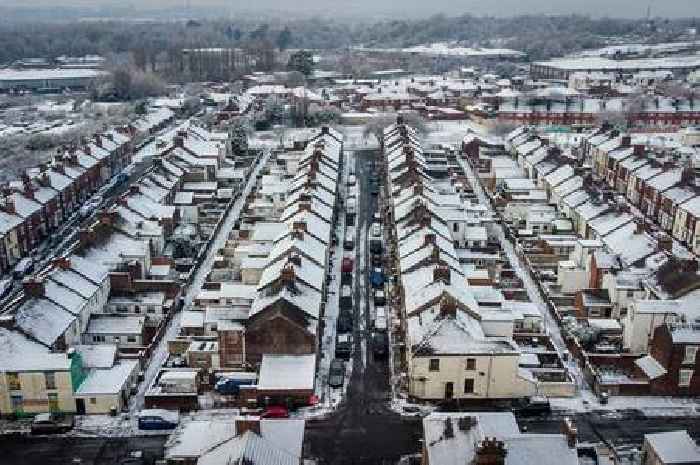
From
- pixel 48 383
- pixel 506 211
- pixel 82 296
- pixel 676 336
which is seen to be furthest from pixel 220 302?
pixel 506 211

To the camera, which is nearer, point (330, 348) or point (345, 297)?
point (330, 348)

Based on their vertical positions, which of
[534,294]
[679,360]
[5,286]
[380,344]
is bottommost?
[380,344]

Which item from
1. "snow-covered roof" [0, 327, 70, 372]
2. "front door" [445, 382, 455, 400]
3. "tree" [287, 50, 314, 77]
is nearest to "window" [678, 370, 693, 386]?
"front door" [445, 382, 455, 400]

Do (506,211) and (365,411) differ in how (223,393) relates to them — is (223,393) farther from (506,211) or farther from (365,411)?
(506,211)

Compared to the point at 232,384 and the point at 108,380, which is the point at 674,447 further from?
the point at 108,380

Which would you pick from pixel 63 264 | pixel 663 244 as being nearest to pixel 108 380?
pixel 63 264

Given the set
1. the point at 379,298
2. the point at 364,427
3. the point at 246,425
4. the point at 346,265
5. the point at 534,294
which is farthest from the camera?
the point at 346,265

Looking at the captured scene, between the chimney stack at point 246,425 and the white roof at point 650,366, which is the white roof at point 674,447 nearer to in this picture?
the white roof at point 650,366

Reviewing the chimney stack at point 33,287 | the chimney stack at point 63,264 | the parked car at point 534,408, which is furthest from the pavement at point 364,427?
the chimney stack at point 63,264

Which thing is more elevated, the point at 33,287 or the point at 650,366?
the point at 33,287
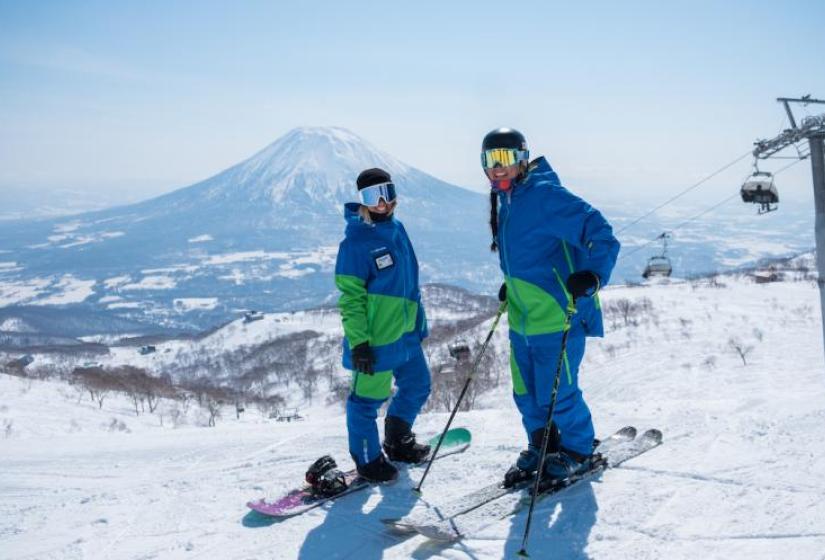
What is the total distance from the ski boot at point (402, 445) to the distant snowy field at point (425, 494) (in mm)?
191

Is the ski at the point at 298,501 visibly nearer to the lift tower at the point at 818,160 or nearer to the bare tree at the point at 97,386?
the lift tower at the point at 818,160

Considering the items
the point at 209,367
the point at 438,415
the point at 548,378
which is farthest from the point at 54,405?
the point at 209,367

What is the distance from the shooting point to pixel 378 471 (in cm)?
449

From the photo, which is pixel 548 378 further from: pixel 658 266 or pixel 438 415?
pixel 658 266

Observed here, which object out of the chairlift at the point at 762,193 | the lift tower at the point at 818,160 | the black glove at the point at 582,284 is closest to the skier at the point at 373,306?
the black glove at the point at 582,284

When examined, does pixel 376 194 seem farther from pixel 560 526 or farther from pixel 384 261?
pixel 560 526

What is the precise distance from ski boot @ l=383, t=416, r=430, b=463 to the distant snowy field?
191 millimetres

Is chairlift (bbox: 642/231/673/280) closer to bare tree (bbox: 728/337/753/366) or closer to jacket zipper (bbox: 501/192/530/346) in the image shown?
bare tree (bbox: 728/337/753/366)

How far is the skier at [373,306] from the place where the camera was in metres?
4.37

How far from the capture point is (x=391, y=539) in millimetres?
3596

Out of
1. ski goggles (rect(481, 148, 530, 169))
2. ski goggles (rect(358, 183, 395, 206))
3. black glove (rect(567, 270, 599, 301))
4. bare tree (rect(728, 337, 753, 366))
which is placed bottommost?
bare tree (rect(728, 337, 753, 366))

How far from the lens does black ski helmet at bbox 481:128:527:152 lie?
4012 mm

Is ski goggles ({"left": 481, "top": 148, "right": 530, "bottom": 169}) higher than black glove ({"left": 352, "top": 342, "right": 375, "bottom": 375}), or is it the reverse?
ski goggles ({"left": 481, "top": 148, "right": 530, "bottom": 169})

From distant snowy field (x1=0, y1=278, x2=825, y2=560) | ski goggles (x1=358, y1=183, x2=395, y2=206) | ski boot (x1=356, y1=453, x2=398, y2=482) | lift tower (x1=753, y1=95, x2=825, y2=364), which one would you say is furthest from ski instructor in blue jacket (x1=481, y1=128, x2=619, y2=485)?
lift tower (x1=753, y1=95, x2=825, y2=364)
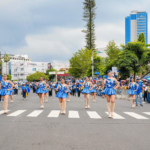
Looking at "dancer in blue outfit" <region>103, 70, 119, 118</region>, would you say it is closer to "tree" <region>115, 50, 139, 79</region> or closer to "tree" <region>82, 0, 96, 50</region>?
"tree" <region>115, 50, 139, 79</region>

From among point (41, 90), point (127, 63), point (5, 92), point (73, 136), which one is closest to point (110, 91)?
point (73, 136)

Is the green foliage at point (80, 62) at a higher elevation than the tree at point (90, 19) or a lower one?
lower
...
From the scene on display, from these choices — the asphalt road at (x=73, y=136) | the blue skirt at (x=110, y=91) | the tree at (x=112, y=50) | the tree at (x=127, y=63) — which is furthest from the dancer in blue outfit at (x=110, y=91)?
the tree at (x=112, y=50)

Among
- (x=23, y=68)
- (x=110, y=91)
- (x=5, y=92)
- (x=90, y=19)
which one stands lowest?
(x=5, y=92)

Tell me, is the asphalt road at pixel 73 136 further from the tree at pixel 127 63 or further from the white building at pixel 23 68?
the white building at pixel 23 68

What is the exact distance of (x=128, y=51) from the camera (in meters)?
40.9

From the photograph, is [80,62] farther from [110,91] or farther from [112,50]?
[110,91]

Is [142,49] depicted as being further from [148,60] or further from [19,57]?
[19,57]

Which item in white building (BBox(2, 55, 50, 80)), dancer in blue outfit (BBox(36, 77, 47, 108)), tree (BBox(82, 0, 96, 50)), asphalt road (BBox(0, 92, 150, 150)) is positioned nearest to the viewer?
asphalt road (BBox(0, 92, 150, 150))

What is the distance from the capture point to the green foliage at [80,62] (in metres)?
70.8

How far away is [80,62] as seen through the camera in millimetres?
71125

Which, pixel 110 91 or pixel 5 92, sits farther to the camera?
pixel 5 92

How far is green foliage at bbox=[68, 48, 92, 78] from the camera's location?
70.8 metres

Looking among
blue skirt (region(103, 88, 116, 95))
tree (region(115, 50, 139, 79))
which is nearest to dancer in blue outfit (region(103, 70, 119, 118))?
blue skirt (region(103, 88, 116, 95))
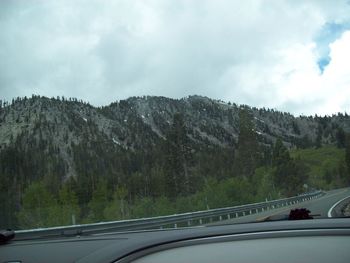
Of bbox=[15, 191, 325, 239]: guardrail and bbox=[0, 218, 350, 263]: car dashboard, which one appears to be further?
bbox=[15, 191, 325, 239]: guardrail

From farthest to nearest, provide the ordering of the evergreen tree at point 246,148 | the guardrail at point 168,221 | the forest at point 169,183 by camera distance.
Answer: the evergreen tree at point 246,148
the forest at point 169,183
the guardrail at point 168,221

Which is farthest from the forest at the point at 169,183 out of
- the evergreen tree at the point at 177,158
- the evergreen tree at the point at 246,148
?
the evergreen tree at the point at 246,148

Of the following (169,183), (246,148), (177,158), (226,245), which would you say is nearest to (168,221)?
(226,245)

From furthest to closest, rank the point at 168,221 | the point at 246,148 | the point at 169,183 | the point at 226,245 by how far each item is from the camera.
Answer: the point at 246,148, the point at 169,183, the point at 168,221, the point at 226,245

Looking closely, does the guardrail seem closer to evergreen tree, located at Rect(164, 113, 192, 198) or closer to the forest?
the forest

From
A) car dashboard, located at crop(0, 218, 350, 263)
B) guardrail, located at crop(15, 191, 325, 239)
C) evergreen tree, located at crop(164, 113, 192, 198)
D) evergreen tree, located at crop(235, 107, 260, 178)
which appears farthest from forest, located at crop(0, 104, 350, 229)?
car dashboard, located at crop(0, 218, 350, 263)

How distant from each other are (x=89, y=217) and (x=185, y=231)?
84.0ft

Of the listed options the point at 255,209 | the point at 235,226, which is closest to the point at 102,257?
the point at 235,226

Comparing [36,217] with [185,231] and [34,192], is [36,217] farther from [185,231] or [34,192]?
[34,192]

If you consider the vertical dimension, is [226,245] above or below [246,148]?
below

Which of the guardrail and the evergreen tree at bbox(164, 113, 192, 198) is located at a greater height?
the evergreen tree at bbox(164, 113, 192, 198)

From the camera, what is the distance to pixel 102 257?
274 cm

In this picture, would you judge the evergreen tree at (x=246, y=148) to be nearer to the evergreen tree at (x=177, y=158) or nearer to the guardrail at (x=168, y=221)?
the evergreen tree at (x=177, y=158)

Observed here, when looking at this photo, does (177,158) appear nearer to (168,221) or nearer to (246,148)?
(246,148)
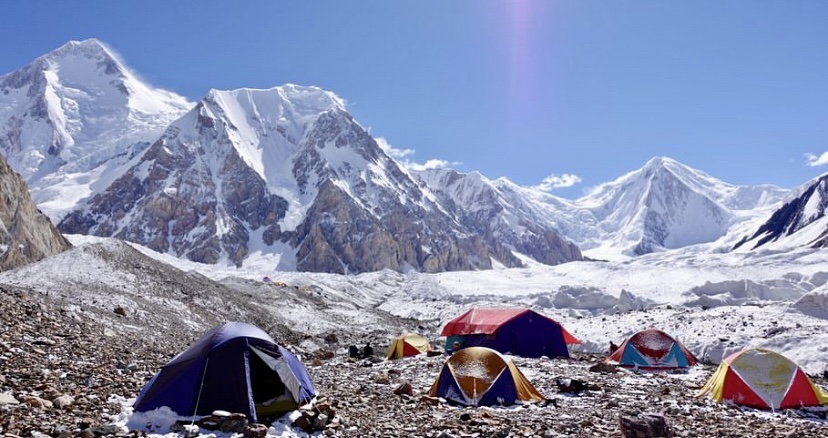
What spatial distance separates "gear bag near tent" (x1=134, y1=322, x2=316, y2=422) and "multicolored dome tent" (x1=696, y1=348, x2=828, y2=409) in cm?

WORK REQUIRED —
Reproduce the rows from the line with "In this picture, would" to the line with "What spatial distance", switching "guardrail" to "fence" and leaving everything else unchanged. Omit the pictures from your answer.

WRITTEN ANSWER —
In this picture, would you judge the evergreen tree at (x=246, y=148) to be nearer to the evergreen tree at (x=177, y=158) or nearer to the fence at (x=168, y=221)?
the evergreen tree at (x=177, y=158)

Observed here, when looking at this photo, does (177,158) appear nearer to (168,221) or nearer to (246,148)?
(246,148)
What spatial distance separates "gear bag near tent" (x1=134, y1=322, x2=316, y2=422) and "multicolored dome tent" (x1=696, y1=348, x2=828, y2=409) in cm?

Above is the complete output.